Local firefighters are getting ahead of fire season by starting training efforts just as a new report reveals insurance claims for damages from the state’s deadly November wildfires have topped $12 billion.
The destruction is now impacting homeowners who are trying to get insured.
Some say insurance companies are either raising their prices or denying their policies all together due to the risk of not getting enough money to pay claims.
“So you look at maybe an average homeowners policy of $1,000 or $2,000 a year over 10 years – they’re gonna spend $10,000 or $20,000 but if the home burns down it may cost one million dollars to rebuild the home, make it up to building code standards, replacing all the contents and pay for the cost of the person’s additional living expenses over a two or three year time,” explained Janet Ruiz, Spokesperson for the Insurance Information Institute.
The Institute recommends discussing your options with a local insurance broker.
“So they already are familiar with your area, they are more familiar with the risks you face in that particular area and they would know which companies are still writing insurance in that area,” Ruiz said.
“In general, many factors are considered when underwriting a new homeowners insurance policy,” explained Jordi Ortega, Public Affairs Specialist for State Farm. “State Farm considers factors such as the location of the property relative to natural hazards, condition of the property, and the customer’s past claim activity and history. To keep our promises to all of our homeowner customers, we must find the appropriate balance between our exposure to loss, the resources available to maintain a quality level of service, and our ability to meet our financial obligations to pay claims. Our customers are our top priority, and we want to be able to meet their needs.”
On Wednesday, firefighters from San Luis Obispo and Santa Barbara counties continued their preparation for this upcoming wildfire season.
“We take lessons learned from previous incidents as well as anticipated challenges for the next fire season and we drill on it. We train on it and we educate ourselves,” explained Daniel Bertucelli, Santa Barbara County Fire Department Public Information Officer.
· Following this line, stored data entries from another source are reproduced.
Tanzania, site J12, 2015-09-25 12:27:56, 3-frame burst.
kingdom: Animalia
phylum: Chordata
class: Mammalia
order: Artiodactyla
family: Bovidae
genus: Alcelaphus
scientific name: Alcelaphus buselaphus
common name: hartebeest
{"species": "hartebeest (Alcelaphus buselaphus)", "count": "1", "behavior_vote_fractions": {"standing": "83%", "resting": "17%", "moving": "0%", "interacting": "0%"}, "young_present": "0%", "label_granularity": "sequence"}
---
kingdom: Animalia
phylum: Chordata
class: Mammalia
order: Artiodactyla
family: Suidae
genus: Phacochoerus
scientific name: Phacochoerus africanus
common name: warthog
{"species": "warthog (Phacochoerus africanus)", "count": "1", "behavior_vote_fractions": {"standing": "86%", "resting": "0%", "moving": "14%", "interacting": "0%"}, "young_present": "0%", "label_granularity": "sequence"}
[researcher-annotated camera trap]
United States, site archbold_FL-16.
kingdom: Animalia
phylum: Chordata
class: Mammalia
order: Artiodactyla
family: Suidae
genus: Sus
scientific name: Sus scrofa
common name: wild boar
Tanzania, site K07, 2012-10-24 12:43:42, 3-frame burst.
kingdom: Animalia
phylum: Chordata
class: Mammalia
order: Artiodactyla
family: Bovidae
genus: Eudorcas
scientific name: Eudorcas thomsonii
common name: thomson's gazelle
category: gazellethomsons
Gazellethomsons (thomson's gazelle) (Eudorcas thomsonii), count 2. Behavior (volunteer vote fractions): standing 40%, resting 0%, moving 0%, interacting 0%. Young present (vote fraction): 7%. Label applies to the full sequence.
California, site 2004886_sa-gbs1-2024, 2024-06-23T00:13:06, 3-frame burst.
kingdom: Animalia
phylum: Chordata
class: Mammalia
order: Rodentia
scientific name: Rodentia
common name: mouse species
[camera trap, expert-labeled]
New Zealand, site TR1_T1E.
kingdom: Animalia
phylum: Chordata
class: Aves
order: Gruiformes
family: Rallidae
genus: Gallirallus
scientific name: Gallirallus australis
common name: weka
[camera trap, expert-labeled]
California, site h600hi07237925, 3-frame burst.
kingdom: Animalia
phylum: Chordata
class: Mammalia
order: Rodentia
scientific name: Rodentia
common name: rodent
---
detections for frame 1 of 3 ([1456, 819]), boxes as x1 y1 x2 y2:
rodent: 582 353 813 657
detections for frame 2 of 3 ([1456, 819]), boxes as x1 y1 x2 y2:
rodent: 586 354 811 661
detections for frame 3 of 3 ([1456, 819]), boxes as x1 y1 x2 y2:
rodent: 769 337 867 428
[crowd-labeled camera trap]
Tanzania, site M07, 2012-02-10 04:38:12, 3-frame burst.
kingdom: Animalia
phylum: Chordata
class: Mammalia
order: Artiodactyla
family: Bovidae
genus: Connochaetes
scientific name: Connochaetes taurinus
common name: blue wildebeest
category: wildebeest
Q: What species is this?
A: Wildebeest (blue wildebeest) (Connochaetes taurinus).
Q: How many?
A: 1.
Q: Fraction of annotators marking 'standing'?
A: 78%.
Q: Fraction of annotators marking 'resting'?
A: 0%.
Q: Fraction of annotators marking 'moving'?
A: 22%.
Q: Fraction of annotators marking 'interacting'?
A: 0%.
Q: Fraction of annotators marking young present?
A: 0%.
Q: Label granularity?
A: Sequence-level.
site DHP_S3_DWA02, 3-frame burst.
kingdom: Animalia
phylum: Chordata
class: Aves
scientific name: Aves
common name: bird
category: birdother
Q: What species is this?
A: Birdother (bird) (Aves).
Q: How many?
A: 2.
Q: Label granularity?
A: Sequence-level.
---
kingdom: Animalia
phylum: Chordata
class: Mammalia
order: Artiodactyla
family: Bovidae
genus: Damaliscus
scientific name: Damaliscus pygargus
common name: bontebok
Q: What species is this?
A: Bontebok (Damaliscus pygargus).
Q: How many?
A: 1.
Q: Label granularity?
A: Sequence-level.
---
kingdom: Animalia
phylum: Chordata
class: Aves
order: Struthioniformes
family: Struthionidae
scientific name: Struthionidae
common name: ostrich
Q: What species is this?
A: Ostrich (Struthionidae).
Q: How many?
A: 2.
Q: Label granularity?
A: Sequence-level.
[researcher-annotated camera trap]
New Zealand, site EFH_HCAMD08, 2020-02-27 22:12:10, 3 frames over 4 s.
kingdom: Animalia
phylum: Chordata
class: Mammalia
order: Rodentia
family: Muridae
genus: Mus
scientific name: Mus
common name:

Firefighters took part in three different drills that included structure defense, hose deployment skills and refilling helicopters with water.
“It’s kind of a dance between ground resources and air resources so it’s very valuable to train on that because as we know, these helicopters provide a lot of good help in fighting a lot of these fires,” Bertucelli said.
This week is Wildfire Preparedness Week. Fire departments across the Central Coast are reminding people about the importance of defensible space and maintaining a “go bag” in case of evacuations.
2017 was previously the most expensive year of insurance claims from wildfires at more than $11 billion.